La pureza o la limpieza del corazón se repite en toda la Escritura. Aquí hay una muestra del Salmo 24, 4-6: “El de manos limpias y puro corazón, el que no suspira por los ídolos ni jura con engaño. Ése logrará la bendición de Yahvé, el perdón de Dios, su Salvador. Ésta es la generación que lo busca, la que acude a tu presencia, Dios de Jacob.”.
Solo aquellos que están limpios, de corazón puro, pueden participar en la adoración del templo. Incluso en la Misa el sacerdote se lava las manos antes de la consagración. La pureza no solo es importante o deseada, es un requisito esencial para el amor, el servicio, la comunión y el discipulado.
En el Sermón del Monte, Jesús dice: "Bienaventurados los limpios de corazón, porque ellos verán a Dios".
En la última cena, Jesús enfatizó la importancia de la pureza cuando lavó los pies de sus discípulos. En este acto, Jesús nos dejó un mensaje claro de la intensa unidad entre la Eucaristía, el servicio amoroso como discípulos y la pureza. La pureza es el fruto de guardar el sexto mandamiento.
El Sexto Mandamiento, "No cometerás adulterio", fue ampliado por Cristo para incluir mucho más que la infidelidad a la exclusividad de los votos matrimoniales. En el Sermón del Monte, nos enseña con firmeza: “Habéis oído que se dijo: No cometerás adulterio. Pues yo os digo que todo el que mira con deseo a una mujer ya cometió adulterio con ella en su corazón.”.

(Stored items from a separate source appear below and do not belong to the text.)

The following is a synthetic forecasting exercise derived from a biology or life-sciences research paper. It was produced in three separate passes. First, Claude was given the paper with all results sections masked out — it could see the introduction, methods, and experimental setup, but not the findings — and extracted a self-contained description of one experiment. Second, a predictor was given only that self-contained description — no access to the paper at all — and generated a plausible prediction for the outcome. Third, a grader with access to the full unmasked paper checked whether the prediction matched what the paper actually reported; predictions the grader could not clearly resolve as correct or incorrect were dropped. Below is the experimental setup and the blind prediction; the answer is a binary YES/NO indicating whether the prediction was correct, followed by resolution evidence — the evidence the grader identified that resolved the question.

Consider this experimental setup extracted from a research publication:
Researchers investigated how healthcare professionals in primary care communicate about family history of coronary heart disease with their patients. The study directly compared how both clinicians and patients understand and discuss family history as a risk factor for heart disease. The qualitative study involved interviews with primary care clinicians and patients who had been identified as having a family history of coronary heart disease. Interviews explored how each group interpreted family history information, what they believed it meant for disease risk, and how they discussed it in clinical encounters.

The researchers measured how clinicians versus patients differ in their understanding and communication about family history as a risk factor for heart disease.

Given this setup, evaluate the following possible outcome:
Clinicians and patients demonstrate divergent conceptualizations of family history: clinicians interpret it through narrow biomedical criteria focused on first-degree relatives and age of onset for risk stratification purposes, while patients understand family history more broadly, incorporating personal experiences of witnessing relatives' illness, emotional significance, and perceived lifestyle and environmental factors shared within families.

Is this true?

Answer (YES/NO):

El Sexto Mandamiento no se limita a los que se han casado. Este mandamiento exige de cada uno de nosotros pureza de corazón. Este mandamiento nos llama a ser libres para amar de acuerdo con el plan de Dios y a vivir nuestra sexualidad como un don de Dios, un don que no se debe empañar. Somos, y debemos ver a todos a nuestro alrededor, como la imagen pura y casta de Dios.

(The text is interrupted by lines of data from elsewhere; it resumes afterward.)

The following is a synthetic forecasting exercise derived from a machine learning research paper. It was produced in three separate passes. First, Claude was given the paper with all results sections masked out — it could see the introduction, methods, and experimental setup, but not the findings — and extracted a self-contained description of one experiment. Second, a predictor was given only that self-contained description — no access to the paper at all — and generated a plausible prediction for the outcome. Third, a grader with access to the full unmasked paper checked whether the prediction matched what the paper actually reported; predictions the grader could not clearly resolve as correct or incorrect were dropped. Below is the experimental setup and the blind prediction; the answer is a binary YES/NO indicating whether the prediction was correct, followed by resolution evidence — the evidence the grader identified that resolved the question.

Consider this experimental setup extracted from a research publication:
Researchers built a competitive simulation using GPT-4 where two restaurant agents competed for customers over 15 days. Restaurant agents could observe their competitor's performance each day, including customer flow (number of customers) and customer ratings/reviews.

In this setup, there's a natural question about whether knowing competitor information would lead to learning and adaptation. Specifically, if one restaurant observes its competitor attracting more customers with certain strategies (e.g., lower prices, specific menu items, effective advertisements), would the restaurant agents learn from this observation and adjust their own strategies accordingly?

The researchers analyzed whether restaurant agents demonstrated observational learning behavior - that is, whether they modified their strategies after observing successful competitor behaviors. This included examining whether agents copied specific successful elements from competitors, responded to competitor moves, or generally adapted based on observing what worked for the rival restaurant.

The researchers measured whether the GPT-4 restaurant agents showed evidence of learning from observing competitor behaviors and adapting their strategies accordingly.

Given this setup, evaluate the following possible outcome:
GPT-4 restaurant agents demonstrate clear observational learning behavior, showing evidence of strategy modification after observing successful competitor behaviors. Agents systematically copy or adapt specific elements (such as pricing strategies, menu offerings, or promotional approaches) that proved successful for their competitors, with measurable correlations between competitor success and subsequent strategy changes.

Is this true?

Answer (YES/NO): YES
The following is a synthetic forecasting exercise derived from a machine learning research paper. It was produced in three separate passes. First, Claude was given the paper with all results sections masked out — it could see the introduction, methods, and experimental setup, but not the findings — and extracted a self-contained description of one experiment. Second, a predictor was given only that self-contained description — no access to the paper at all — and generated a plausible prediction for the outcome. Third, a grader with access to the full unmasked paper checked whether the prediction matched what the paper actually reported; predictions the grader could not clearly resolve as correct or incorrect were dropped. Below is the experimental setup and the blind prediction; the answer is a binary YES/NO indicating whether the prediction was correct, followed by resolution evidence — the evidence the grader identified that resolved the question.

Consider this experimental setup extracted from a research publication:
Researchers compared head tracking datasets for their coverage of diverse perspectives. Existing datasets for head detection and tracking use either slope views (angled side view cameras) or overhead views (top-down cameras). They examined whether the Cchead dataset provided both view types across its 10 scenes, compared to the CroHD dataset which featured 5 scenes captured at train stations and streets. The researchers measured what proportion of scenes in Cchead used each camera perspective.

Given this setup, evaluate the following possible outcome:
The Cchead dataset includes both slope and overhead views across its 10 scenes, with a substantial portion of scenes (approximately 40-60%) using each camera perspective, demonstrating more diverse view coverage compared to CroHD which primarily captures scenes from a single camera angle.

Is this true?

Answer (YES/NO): NO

Sin pureza ni castidad, todo lo que nos queda es defunción, destrucción, deshonra y división. El corazón impuro es incapaz de amor verdadero porque no es libre para amar, está esclavizado. Ser puro significa estar libre de cualquier cosa que debilite, interfiera, dañe o intente cambiar quién, o qué, alguien o algo está en su máxima expresión de ser o propósito.
Cuando aplicamos pureza a nuestra vida moral, estamos hablando de la virtud de la castidad, una virtud plenamente vivida por Cristo. Una virtud que todos estamos llamados a vivir como discípulos. Hay un llamado universal a la castidad. Dejamos de ser plenamente humanos sin ella y no podemos amar de verdad sin ella. La castidad conduce al verdadero amor cristiano, la humildad y la santidad. Jesús lo vivió y nosotros también debemos hacerlo. Uno que es casto ha ordenado apropiadamente los muchos amores en su vida y ha mantenido el amor de Dios como el número 1.

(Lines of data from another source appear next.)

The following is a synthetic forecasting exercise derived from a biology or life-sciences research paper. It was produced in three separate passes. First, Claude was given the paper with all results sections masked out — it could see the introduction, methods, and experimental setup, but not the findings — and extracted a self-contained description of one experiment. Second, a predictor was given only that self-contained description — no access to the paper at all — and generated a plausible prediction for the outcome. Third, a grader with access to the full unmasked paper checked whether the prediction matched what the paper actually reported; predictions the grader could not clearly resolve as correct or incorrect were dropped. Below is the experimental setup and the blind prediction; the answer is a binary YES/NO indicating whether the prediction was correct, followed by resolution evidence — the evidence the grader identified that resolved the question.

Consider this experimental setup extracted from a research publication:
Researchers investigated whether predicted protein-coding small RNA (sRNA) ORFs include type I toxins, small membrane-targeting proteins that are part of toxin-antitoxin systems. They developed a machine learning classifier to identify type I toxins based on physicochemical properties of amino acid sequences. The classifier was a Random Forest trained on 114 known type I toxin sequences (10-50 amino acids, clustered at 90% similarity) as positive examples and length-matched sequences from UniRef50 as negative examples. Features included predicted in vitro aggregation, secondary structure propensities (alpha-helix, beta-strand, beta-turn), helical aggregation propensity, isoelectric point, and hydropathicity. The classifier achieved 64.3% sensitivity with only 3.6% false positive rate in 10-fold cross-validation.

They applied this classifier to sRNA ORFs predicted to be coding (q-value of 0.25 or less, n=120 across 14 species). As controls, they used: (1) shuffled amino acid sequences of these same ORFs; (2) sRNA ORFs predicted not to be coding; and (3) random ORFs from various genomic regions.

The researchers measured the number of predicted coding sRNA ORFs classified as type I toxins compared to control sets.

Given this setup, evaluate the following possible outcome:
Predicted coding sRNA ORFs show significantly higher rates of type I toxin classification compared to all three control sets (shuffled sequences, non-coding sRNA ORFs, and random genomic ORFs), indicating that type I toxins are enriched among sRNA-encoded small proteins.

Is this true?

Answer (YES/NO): YES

La persona casta, como Jesucristo, es verdaderamente libre. Una persona casta es una persona completa, cuerpo y alma a imagen y semejanza de nuestro Dios de amor. La persona casta está en comunión con la presencia amorosa de Dios. La persona casta no ha compartimentado su propia sexualidad ni ha creado una división artificial entre el cuerpo y el alma. La afectividad, la capacidad de amar, de una persona casta se mejora canalizando la capacidad de amar en y a través de Cristo. Existir y amar de esta manera es el llamado del Sexto Mandamiento.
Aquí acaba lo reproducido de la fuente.